- What you should do: Quote the entries word for word, from the line containing "Which one from" through the final line of the entries, including both ends.

____ Available records

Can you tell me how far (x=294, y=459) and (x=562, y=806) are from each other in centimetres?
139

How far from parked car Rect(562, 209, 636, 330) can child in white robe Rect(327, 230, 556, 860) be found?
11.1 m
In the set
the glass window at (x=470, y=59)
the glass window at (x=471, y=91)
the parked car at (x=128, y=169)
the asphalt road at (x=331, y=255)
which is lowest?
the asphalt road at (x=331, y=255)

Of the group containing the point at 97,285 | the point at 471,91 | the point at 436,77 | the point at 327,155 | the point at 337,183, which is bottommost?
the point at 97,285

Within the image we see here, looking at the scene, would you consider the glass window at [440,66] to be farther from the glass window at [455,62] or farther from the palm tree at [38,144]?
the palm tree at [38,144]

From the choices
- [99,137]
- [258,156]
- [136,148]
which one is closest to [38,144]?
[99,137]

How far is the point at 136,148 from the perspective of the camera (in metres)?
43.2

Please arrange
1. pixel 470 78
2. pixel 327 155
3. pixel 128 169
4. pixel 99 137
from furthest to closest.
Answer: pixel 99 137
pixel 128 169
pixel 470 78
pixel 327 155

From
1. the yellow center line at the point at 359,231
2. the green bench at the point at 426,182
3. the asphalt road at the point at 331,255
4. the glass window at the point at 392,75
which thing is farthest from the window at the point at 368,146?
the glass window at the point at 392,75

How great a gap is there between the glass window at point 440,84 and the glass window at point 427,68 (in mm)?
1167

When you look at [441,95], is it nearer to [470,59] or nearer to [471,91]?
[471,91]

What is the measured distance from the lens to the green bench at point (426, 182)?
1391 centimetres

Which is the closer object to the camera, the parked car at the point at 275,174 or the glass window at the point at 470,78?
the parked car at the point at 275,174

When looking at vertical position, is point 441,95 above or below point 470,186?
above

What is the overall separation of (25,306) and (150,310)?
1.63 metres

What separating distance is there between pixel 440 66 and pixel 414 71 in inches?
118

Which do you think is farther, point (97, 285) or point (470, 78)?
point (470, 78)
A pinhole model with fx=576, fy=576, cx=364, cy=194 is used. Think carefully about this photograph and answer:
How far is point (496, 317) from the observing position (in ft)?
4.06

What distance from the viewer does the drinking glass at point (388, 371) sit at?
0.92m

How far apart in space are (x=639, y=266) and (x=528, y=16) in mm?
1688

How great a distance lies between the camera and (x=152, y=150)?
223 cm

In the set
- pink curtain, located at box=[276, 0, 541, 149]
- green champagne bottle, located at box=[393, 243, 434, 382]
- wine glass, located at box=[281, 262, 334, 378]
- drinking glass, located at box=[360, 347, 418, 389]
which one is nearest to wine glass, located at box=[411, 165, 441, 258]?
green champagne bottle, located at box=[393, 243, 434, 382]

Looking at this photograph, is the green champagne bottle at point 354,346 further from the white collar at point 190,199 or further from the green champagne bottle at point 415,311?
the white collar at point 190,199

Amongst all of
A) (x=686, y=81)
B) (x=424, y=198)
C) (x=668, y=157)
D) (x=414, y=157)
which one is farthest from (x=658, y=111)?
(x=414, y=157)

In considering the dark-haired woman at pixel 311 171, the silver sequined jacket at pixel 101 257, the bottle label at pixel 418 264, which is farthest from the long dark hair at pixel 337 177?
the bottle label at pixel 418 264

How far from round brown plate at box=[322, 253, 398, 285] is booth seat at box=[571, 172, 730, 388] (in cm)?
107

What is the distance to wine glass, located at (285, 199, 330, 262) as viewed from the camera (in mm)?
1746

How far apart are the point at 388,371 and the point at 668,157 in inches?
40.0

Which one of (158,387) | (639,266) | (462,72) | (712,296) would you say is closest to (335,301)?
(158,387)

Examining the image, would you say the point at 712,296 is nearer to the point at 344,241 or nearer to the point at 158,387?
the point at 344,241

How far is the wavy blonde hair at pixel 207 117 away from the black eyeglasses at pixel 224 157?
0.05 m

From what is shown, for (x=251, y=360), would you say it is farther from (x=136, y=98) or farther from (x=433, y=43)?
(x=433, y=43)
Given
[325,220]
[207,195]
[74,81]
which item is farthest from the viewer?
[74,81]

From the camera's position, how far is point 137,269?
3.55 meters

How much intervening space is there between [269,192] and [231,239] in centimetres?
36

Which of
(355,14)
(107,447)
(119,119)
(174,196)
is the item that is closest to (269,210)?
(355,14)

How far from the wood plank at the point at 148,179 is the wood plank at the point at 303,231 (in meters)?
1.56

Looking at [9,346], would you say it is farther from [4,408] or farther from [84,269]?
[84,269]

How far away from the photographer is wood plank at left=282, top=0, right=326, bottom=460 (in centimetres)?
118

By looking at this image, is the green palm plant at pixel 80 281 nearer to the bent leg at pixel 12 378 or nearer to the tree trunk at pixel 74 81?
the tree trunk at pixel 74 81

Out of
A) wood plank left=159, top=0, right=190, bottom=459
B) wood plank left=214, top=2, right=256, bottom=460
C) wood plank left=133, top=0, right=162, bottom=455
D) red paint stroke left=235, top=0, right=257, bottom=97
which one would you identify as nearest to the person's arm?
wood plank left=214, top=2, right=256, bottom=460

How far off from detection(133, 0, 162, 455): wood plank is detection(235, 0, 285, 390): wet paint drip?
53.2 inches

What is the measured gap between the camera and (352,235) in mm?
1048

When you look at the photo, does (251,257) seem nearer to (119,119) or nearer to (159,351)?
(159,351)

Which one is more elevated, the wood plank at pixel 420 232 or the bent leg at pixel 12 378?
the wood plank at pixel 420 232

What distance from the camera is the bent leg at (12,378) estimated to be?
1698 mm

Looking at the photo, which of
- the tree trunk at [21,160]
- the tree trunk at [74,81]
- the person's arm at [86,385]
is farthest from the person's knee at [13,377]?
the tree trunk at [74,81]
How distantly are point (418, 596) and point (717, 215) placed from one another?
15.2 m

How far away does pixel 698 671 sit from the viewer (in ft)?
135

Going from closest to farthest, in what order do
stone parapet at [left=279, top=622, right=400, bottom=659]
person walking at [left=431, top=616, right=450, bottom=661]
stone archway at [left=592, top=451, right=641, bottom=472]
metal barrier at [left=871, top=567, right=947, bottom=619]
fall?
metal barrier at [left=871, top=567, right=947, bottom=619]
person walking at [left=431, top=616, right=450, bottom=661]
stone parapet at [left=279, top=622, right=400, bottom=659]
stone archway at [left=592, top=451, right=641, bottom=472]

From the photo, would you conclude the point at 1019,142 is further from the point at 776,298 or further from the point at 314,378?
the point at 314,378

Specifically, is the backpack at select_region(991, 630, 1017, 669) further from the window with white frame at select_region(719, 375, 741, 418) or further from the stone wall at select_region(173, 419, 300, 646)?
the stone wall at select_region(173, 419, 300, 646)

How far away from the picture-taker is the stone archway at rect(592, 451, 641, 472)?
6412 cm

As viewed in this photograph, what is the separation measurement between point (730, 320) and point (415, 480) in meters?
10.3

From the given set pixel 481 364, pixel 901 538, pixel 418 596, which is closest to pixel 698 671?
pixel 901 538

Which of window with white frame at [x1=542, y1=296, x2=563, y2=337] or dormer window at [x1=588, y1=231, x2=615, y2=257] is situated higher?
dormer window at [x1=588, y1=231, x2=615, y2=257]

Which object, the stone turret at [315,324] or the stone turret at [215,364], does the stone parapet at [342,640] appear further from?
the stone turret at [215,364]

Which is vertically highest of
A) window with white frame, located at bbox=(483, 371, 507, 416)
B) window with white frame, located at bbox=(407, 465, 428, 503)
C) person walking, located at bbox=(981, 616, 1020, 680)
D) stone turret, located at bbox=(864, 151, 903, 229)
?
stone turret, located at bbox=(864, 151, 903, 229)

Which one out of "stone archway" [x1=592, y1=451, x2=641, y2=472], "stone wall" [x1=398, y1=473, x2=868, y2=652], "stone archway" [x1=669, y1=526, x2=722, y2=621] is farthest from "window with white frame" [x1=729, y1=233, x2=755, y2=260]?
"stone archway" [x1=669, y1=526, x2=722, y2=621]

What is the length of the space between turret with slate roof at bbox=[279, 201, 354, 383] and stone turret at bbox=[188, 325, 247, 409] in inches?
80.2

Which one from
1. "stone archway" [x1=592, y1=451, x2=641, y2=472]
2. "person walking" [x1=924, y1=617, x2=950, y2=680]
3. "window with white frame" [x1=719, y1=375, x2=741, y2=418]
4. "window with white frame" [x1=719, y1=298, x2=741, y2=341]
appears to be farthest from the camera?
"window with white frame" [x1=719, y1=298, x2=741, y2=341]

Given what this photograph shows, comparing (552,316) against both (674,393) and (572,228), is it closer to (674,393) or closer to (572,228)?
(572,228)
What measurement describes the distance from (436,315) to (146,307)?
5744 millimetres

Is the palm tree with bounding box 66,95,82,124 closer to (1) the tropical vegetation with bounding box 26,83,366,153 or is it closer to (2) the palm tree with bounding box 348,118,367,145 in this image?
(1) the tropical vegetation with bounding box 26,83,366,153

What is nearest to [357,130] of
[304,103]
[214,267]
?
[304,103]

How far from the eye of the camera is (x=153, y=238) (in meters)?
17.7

________

- Answer to the task:
Which one from
1. "stone archway" [x1=592, y1=451, x2=641, y2=472]
2. "person walking" [x1=924, y1=617, x2=950, y2=680]
3. "window with white frame" [x1=719, y1=375, x2=741, y2=418]
4. "window with white frame" [x1=719, y1=298, x2=741, y2=341]
appears to be farthest from the camera?
"window with white frame" [x1=719, y1=298, x2=741, y2=341]

Given what this photograph shows, comparing (552,316) against both (674,393) and (572,228), is it closer to (674,393) or closer to (572,228)?
(572,228)
What measurement describes the distance from (436,315) to (146,307)?
5744 millimetres

Is the palm tree with bounding box 66,95,82,124 closer to (1) the tropical vegetation with bounding box 26,83,366,153 or is it closer to (2) the palm tree with bounding box 348,118,367,145 in this image?
(1) the tropical vegetation with bounding box 26,83,366,153

What is nearest to [357,130] of
[304,103]
[214,267]
?
[304,103]

How far from the eye of the camera is (x=153, y=238) (in meters)?
17.7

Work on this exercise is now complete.